— What you will do —
Print the items word for word, starting at their first line and stopping after the line that contains "565H503L487 546H453L450 553H443L440". Include both ends, and leave the pictures out of your answer.

-- START Given information --

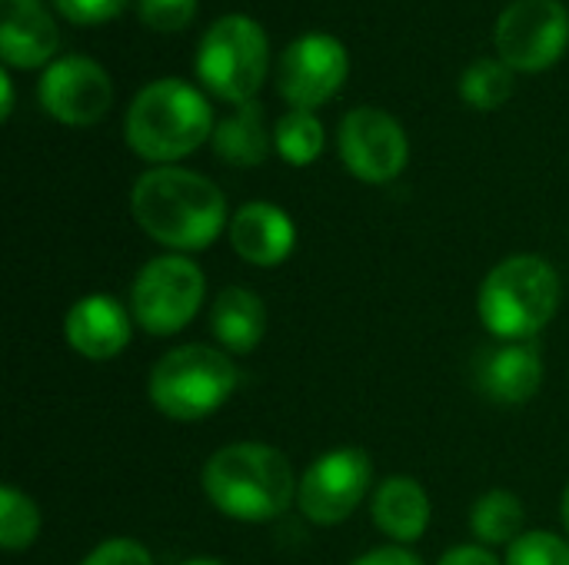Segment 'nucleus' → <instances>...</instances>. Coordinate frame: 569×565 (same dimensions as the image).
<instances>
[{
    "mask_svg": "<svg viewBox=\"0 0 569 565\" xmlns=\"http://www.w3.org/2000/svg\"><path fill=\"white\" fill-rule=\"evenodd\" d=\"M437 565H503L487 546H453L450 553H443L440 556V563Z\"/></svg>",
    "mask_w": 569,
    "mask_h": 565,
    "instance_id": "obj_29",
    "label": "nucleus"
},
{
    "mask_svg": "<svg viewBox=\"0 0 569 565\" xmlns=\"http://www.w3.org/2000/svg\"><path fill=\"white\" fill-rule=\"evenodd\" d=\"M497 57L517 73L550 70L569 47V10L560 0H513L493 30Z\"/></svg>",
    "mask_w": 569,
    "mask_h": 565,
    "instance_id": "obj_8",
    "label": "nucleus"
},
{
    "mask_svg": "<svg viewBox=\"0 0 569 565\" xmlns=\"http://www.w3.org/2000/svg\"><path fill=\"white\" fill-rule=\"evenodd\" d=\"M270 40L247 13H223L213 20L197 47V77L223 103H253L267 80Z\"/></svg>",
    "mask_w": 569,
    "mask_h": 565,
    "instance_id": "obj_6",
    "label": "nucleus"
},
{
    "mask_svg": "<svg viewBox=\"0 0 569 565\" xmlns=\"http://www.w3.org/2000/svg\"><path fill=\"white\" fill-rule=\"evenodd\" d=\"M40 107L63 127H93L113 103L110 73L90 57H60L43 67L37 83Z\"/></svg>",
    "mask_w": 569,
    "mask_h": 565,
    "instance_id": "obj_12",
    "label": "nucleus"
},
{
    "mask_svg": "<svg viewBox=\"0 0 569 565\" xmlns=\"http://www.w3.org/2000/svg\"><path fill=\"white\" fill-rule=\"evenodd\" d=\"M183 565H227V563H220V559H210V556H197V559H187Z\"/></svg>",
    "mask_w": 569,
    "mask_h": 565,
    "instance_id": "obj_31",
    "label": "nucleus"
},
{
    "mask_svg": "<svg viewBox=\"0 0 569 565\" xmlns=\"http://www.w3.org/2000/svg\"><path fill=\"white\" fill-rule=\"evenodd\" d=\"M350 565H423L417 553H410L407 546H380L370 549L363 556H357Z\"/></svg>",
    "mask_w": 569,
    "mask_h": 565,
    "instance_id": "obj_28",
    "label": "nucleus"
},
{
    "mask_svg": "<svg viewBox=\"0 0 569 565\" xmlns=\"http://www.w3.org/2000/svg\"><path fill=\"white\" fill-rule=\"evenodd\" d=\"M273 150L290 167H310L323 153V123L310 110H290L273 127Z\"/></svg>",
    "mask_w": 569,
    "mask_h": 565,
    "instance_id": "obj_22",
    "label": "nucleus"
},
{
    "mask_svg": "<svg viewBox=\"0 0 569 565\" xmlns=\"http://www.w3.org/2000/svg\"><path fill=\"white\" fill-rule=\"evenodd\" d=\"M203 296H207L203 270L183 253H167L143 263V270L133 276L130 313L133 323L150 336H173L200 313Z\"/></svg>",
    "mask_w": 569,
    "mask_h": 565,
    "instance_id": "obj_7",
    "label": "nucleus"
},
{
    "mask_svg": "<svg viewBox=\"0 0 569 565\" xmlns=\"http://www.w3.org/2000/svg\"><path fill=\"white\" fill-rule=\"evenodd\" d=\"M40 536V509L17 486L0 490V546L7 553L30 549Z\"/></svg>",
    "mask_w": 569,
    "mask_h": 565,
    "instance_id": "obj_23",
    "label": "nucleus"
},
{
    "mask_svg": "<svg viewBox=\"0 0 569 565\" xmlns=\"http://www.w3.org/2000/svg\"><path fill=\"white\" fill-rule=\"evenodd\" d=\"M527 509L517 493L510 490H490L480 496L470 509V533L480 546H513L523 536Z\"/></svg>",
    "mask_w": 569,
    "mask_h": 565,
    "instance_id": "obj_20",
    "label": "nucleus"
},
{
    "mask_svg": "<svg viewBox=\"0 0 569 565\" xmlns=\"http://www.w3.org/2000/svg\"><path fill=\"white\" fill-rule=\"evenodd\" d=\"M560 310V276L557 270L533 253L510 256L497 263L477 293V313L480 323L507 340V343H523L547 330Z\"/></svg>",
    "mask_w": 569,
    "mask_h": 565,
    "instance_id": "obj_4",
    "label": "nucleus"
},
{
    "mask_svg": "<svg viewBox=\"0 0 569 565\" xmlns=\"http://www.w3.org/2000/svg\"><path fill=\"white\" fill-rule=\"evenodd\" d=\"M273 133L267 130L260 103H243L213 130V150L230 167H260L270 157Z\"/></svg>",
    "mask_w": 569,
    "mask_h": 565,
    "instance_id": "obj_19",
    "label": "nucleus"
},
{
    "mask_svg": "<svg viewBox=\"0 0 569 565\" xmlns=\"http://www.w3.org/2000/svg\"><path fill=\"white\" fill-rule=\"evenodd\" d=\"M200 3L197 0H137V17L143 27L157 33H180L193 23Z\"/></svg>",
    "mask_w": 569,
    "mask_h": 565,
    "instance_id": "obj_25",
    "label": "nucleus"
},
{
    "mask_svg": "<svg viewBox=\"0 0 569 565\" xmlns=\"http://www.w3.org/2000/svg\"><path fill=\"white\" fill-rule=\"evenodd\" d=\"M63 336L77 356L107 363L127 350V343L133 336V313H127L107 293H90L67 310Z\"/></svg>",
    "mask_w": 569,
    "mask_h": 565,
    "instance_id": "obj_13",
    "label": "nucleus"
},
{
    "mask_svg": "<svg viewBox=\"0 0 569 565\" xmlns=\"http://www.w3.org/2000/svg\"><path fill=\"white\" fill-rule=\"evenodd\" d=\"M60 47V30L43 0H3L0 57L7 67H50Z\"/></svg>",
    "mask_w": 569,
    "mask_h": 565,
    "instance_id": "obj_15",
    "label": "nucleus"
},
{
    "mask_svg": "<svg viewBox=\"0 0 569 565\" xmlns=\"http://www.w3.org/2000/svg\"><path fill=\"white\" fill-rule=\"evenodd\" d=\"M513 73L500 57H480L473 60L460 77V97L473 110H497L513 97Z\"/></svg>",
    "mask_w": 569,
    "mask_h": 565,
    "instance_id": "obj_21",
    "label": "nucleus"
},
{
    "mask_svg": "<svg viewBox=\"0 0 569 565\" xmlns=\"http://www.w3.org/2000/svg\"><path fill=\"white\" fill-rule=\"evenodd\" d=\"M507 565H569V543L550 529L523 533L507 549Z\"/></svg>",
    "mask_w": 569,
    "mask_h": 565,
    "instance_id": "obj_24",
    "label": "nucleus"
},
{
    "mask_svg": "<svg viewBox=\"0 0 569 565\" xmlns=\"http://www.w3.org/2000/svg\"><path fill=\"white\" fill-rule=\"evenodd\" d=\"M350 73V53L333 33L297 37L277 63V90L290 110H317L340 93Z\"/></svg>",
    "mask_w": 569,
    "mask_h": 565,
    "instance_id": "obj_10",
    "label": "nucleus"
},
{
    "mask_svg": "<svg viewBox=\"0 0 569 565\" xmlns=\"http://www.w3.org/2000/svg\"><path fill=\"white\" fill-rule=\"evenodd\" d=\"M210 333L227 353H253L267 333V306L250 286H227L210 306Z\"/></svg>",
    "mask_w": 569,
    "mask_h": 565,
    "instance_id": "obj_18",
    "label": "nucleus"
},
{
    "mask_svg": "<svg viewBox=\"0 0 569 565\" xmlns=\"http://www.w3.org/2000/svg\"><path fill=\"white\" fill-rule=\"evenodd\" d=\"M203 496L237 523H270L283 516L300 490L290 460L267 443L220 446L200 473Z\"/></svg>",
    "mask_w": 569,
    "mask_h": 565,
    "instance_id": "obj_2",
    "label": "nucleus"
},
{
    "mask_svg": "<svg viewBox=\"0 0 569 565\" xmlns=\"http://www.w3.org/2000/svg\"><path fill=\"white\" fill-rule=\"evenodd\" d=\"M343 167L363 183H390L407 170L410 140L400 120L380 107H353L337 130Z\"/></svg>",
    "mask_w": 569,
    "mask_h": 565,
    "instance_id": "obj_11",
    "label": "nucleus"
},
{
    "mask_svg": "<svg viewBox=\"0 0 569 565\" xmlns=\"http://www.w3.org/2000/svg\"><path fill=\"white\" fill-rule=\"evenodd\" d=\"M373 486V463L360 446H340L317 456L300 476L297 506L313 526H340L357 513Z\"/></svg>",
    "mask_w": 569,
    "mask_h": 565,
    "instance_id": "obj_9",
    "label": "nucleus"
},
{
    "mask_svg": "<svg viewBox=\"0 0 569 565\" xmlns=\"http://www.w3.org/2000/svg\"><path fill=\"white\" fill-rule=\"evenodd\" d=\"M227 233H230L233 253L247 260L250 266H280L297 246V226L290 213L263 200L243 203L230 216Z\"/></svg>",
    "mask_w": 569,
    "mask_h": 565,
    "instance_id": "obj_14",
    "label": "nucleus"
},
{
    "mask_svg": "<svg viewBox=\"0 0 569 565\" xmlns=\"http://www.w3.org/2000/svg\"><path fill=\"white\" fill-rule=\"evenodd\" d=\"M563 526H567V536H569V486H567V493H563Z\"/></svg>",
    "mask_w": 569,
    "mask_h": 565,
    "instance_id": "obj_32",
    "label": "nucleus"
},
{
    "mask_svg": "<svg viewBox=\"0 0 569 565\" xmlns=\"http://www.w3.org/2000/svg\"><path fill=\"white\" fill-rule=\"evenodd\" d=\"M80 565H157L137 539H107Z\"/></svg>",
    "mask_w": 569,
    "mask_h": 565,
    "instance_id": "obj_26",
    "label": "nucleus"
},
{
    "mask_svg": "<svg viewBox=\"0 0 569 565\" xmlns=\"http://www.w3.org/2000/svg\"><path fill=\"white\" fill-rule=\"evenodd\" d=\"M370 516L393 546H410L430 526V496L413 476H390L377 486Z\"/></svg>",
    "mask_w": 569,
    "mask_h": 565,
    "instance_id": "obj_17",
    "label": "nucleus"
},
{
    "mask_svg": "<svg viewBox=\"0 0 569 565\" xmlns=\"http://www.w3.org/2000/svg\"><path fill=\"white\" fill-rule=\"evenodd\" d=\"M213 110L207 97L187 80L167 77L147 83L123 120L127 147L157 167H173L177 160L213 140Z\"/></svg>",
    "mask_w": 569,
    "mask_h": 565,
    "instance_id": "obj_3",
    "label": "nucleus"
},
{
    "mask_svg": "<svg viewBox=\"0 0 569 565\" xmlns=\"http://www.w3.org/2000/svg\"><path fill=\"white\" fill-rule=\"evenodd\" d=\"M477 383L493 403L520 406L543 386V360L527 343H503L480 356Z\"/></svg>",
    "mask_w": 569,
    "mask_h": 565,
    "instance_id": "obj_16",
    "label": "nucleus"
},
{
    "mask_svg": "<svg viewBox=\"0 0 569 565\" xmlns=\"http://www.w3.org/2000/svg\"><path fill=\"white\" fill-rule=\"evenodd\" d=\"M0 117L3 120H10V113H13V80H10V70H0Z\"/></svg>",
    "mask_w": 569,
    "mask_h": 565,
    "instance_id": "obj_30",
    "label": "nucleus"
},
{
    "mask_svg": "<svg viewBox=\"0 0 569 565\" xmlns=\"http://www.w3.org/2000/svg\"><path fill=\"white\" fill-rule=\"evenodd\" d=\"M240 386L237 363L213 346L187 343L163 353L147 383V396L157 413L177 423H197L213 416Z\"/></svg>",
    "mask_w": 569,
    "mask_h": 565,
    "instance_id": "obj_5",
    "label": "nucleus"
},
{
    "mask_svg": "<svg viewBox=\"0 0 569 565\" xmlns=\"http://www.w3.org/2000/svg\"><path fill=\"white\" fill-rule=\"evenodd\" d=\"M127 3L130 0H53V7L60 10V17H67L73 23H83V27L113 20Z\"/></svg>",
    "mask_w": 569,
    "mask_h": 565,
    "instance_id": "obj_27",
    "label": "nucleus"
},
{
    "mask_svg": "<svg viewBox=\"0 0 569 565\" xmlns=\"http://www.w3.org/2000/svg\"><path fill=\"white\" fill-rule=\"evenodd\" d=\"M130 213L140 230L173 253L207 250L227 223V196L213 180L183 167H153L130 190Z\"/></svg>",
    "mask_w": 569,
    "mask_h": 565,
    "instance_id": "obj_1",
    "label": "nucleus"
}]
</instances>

-- END Given information --

— Solution to this problem —
Segment 'nucleus' → <instances>...</instances>. Coordinate frame: 569×565 (same dimensions as the image).
<instances>
[{
    "mask_svg": "<svg viewBox=\"0 0 569 565\" xmlns=\"http://www.w3.org/2000/svg\"><path fill=\"white\" fill-rule=\"evenodd\" d=\"M437 565H503L487 546H453L450 553H443L440 556V563Z\"/></svg>",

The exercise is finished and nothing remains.